Secret Barista Man


Name: New York Training Lab
Location: 594 Broadway, Suite 909A, New York, NY

Roaster: Intelligentsia Coffee and Tea

It seemed obvious enough how to find the Intelligentsia New York Training Lab as I entered 594 Broadway, a nondescript, but otherwise obvious building in the lower portion of Manhattan. “Suite 909A” was posted on the directory in the lobby and opposite the elevator door as I exited on the 9th floor. But that slow, flickery, claustrophobia-inducing “elevator” ride had me reconsidering the trip. Once out, the nine turns down a windowless hallway of what must have been a former tenement building had me feeling more like Don Adams on his way to the epicenter of CONTROL, than a coffee guy in search of a training facility.

Before getting nearly lost, I had looked forward to this class more than most. I’d seen photos of Intelligentsia’s New York lab elsewhere on the web and was excited to see the design of this space in person. I was also interested in what I could learn from the training facility staff of one of the most reputable roasters in the country. The fact that this course costs $200 also had me something more than curious about what improvements to my skills it could impart.


The red wings at the end of that winding hallway were a welcome sight. So was the crisp, white interior of the training room, whose coolness ever so slightly helped to offset the stifling June heat and humidity. The lab, itself, is a tiny space. It’s just two rooms if you count the three quarter wall divider. Up front is the kitchen and wonderful array of training equipment. The back half serves as an office and cupping room, which centers around the beautifully designed, albeit semi-wobbly and hard-on-the-knees cupping table.

My instructor for the day was Daniel Humphries, who I’ve communicated with in the past. It was nice to finally meet this organizer of the New York Coffee Society and learn some of his espresso tips and tricks. As I stepped in the door, he offered me a cup of Kenya coffee brewed via Chemex, which I enjoyed quite a bit, even though a morning of espresso tasting doesn’t usually require a caffeine warm-up.


Intelligentsia’s espresso training, couldn’t have been more different from the tasting course at Barefoot Coffee. This training was on brewing techniques, and more specifically on espresso, one of the hardest brewing methods to master. The Barefoot course, on the other hand, was purely about tasting. I was the only participant in this course (although the espresso classes sometimes have a few attendees) whereas the Barefoot class was crowded. And, Intelligentsia is a much larger and more professional type of coffee company with a different approach coffee (both have high standards, but they embody different business models and aesthetic choices).

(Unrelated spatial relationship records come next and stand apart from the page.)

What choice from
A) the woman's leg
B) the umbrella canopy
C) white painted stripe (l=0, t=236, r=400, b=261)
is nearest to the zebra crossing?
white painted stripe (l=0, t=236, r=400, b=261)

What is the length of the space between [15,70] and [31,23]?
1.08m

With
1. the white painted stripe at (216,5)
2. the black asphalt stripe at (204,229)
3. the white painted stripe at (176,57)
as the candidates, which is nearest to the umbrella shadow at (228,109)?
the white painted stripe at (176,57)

The course itself was largely hands-on although it involved a lot of Daniel and I simply discussing all things coffee. Daniel started with an overview of espresso and then moved into a demo of what works and what doesn’t with espresso. He pulled me some over- and under-extracted shots to help me bookend my tasting of bad espressos and filled shot glasses at different segments of a shot’s 30 second pull so that I could taste how the flavors of espresso change over that interval. After a quick equipment tutorial. I was ready to begin.


I have to say that pulling repeated shots on a La Marzocco GB/5 was quite a treat. It’s hard for a home barista like me to get time on professional equipment and doing so was a great way to measure my skill against what I usually judge from a shop. Furthermore, I got to work with two different Black Cat formulas since the recipe had changed right before my class began and some of the older beans were still left. I think the biggest thing I gained from my repeated pulls with constant feedback was a better “feel” for the process from grinding to extracting, gaining more confidence in my intuition and in the margins for error. Ultimately, I feel I learned to rely less on instrumentation and more on visual and tactile cues.

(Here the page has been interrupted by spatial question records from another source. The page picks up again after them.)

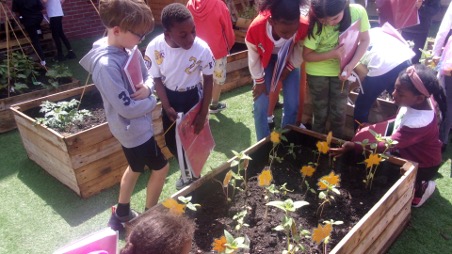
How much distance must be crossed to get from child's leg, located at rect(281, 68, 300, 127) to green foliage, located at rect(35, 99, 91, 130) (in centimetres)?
177

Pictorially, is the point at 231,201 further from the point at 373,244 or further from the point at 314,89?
the point at 314,89

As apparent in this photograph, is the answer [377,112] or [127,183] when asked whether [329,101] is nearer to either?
[377,112]

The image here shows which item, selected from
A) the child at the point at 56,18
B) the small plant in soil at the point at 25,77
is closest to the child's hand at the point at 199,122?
the small plant in soil at the point at 25,77

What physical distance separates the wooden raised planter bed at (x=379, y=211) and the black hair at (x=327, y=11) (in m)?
1.03

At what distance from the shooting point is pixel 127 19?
6.66 ft

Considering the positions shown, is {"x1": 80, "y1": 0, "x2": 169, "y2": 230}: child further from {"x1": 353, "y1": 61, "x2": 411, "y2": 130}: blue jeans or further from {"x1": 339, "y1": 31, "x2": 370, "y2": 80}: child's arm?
{"x1": 353, "y1": 61, "x2": 411, "y2": 130}: blue jeans

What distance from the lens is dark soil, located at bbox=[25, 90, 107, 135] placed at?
3.35m

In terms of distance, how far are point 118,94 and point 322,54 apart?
5.37 ft

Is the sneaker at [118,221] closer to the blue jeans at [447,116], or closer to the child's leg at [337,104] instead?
the child's leg at [337,104]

I also spent considerable time on milk steaming and latte art, which I almost never do at home and for which my theoretical knowledge far outshines my practical skill. Again, the equipment was a treat; steaming on a GB/5 takes a tiny fraction of the time that it does on my stove top steamer at home. While I don’t steam much, I now feel confident that I can. I won’t be winning any contests with my latte art that more closely resembles road kill than rosettas, but it’s nice to think that I can create a quality cappuccino in a pinch.


I guess the $200 question is whether I’d recommend this course for the price. To that question, I’d say that it probably depends on your skill level. While I’m glad I took this course, I tend to think that any improvements to my espresso-making skills were fairly incremental and somewhat minor (of course, I leave it to my instructor to fully put me in my place here). Knowing what I know now, I may have opted instead for a milk steaming course, which is where I made my biggest strides. For a more novice home barista, however, this course would no doubt be huge boon to your armchair profession increasing your skills and knowledge exponentially. I think Intelligentsia might do better by developing a beginner and an intermediate course to give customers a more customized experience. But all in all, I’m happy that I took this course and I’ve got the coffee-stained hands to prove it. And at least for $200, I got some coffee to take home and Daniel did the dishes.